:: Text shown ::

Shober noted that TVA has underinvested in energy efficiency, which can create jobs and reduce energy consumption as technology evolves, leading to cleaner air and lower bills.
"What are the cutting-edge technologies going on, what are the smart home technologies, and how do we get those into low-income communities?" Shober said. "Then [TVA’s] best practices can be exported around the country to be used by utilities that are going carbon free."
Financial means
TVA also has the financial wherewithal to make big changes.
The utility has shored up its balance sheet in recent years, cutting its debt to $21.4 billion, a level that beats a commitment to the Office of Management and Budget. It also has locked in electricity rates for the next 10 years.
That gives the public utility the opportunity to take more aggressive steps to expand its clean energy policies and cut carbon emissions, Levenshus said.
"You heard them say repeatedly, ‘Our debt is the lowest that it’s ever been,’ so now is the time to try to do some of those really unique policies that they can take advantage of," he said. For example, he said, TVA could finance new projects by issuing low-cost debt or sell bonds at a low interest rate.

:::

* [Requests]:
- 1) According to the text on TVA's finances, to what amount has the utility cut its debt?
- 2) In the records, rewrite the lines from the one containing "Analyzing this image, from" through the end of the records, replacing "branch" with "twig" and leaving everything else as it is.

:: Extracted data ::

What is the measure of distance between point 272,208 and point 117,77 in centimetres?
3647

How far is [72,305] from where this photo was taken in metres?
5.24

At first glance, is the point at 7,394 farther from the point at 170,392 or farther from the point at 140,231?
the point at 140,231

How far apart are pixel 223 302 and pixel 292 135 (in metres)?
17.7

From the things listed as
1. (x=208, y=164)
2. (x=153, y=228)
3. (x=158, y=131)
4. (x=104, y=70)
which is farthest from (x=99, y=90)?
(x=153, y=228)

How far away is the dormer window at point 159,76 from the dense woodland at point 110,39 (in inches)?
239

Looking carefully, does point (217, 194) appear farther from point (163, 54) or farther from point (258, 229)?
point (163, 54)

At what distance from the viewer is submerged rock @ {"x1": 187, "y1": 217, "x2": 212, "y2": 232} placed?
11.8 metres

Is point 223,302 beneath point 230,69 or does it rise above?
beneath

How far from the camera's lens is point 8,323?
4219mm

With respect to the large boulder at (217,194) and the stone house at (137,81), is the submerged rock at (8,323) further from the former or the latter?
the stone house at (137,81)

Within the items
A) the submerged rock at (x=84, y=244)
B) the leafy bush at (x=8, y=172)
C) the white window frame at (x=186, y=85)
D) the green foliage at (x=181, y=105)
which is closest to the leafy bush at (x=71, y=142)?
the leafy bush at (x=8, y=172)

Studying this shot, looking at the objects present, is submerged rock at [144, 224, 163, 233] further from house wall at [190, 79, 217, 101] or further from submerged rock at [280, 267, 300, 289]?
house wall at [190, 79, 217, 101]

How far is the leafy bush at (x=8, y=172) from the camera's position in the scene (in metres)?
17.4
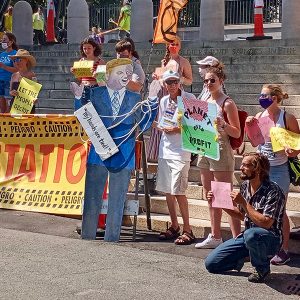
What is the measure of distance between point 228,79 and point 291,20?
2.55 m

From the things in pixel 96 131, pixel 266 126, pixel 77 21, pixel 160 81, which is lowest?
pixel 96 131

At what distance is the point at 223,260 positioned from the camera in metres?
8.65

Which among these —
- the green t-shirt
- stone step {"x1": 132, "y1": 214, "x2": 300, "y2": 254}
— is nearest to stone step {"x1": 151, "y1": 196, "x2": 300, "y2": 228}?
stone step {"x1": 132, "y1": 214, "x2": 300, "y2": 254}

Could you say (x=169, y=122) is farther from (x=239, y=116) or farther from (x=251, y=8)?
(x=251, y=8)

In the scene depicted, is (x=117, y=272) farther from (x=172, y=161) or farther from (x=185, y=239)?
(x=172, y=161)

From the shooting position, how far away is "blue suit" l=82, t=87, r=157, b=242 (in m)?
10.3

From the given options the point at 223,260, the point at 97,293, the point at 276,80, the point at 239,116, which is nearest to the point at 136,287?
the point at 97,293

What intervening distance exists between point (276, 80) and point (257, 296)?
7955mm

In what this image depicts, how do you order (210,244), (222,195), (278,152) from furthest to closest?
1. (210,244)
2. (278,152)
3. (222,195)

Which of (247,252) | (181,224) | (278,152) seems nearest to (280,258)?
Result: (247,252)

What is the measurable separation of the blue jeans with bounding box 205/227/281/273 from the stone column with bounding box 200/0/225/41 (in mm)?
11228

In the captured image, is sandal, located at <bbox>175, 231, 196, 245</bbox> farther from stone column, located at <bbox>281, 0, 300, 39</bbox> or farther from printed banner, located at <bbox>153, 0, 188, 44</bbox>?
stone column, located at <bbox>281, 0, 300, 39</bbox>

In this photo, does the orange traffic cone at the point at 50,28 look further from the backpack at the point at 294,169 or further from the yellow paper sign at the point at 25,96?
the backpack at the point at 294,169

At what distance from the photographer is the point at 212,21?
1962 cm
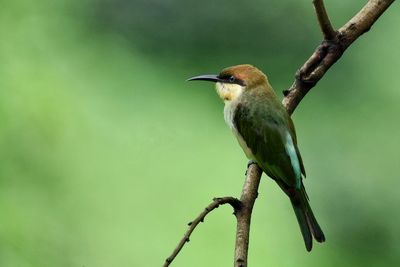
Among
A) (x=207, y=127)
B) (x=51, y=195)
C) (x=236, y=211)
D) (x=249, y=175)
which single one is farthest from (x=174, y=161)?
(x=236, y=211)

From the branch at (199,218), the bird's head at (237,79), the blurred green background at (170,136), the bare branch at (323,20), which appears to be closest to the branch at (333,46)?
the bare branch at (323,20)

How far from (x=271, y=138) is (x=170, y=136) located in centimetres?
99

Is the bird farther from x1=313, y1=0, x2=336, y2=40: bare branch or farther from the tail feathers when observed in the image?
x1=313, y1=0, x2=336, y2=40: bare branch

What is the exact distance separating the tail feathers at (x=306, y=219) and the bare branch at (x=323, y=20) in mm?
253

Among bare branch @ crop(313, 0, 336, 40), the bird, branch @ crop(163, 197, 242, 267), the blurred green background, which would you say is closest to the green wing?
the bird

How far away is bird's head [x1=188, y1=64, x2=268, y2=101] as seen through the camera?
1.63 meters

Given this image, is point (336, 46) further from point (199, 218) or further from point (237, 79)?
point (199, 218)

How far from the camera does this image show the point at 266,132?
1.55 m

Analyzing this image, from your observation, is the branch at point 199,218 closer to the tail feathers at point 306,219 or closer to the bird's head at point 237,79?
the tail feathers at point 306,219

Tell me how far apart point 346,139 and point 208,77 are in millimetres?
922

:::

* [Completed exercise]:
- 1) $21.4 billion

- 2)
Analyzing this image, from your observation, is the twig at point 199,218 closer to the tail feathers at point 306,219 or closer to the bird's head at point 237,79?
the tail feathers at point 306,219

Tell me how far apart point 346,139 and point 208,77 are in millimetres?
922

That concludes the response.